Security Guide¶
Truthound provides comprehensive security features to prevent security threats during validator execution.
Overview¶
Security Module Architecture:
┌─────────────────────────────────────────────────────────────────────┐
│ Security Module │
└─────────────────────────────────────────────────────────────────────┘
│
┌───────────────────────┴───────────────────────┐
▼ ▼
┌───────────────────────────────┐ ┌───────────────────────────────────────┐
│ SQL Injection Prevention │ │ ReDoS Protection │
├───────────────────────────────┤ ├───────────────────────────────────────┤
│ • Query Validator │ │ • Static Analyzer │
│ • Parameterized Query │ │ • ML Pattern Analyzer │
│ • Whitelist Validator │ │ • Pattern Optimizer │
│ • Security Policy │ │ • CVE Database │
│ • Audit Logger │ │ • CPU Monitor │
└───────────────────────────────┘ │ • Profiler │
│ • RE2 Engine │
└───────────────────────────────────────┘
1. SQL Injection Prevention¶
Prevents injection attacks during SQL datasource validation.
SecurityLevel¶
| Level | Description |
|---|---|
STRICT |
Maximum security, minimal allowed operations |
STANDARD |
Balanced security (default) |
PERMISSIVE |
Relaxed security for trusted environments |
SecurityPolicy¶
from truthound.validators.security import (
SecurityPolicy,
SecurityLevel,
SQLQueryValidator,
)
# Preset policies
strict_policy = SecurityPolicy.strict()
standard_policy = SecurityPolicy.standard()

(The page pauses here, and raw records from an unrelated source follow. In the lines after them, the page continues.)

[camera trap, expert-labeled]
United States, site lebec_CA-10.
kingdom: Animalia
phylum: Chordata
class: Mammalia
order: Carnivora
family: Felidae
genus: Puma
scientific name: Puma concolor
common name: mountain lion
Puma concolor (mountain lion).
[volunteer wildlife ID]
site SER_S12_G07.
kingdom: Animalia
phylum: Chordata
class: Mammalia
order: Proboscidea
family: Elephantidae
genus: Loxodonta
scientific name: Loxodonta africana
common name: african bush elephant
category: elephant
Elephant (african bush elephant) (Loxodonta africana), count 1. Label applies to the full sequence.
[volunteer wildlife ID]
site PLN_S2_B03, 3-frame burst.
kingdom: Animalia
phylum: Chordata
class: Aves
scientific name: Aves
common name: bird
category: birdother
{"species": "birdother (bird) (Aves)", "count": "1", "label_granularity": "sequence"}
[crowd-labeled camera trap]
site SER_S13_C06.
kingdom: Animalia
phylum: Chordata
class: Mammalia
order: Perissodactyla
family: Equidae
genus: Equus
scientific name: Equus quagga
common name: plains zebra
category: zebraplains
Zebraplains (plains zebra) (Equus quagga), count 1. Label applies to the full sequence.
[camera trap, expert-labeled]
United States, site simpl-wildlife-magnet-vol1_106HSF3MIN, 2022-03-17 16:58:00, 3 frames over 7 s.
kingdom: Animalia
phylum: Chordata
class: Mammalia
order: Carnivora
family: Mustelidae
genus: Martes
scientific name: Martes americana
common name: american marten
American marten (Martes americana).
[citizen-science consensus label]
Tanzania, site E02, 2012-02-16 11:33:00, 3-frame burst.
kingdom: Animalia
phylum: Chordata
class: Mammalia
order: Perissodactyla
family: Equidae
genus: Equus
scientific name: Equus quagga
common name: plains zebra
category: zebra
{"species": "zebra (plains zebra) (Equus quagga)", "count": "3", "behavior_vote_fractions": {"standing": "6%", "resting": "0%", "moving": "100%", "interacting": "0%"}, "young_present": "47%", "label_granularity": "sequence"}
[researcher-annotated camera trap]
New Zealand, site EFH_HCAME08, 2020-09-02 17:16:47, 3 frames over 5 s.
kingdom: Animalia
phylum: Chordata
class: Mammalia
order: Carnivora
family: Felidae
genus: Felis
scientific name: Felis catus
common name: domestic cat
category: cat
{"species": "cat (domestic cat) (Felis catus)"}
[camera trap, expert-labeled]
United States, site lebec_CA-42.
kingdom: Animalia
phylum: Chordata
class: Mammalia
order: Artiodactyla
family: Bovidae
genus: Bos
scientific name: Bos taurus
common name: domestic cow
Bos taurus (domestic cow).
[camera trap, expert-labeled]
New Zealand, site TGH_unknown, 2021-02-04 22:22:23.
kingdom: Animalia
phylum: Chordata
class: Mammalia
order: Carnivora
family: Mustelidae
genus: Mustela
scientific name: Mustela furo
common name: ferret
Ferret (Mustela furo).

permissive_policy = SecurityPolicy.permissive()
# Custom policy
policy = SecurityPolicy(
level=SecurityLevel.STANDARD,
max_query_length=10000, # Maximum query length
max_identifier_length=128, # Maximum identifier length
# Structural permissions
allow_joins=True, # Allow JOIN
allow_subqueries=True, # Allow subqueries
allow_aggregations=True, # Allow aggregate functions
allow_window_functions=True, # Allow window functions
allow_cte=True, # Allow WITH clause
allow_union=False, # Block UNION (injection vector)
# Allowed statement types
allowed_statements={"SELECT", "WITH"},
# Blocked patterns (regex)
blocked_patterns=[r"xp_cmdshell", r"sp_executesql"],
# Blocked functions
blocked_functions=[
"SLEEP",
"BENCHMARK",
"LOAD_FILE",
"INTO OUTFILE",
"INTO DUMPFILE",
],
# Whitelist (empty allows all)
allowed_tables={"orders", "customers"},
allowed_columns={"id", "name", "amount"},
# Violation callback
on_violation=lambda name, matched: print(f"Violation: {name}"),
)
SQLQueryValidator¶
from truthound.validators.security import (
SQLQueryValidator,
validate_sql_query,
SQLInjectionError,
QueryValidationError,
)
# Create validator
validator = SQLQueryValidator(policy=policy)
# Validate query
try:
validator.validate("SELECT * FROM orders WHERE amount > 100")
print("Query is safe")
except SQLInjectionError as e:
print(f"Injection detected: {e.pattern}")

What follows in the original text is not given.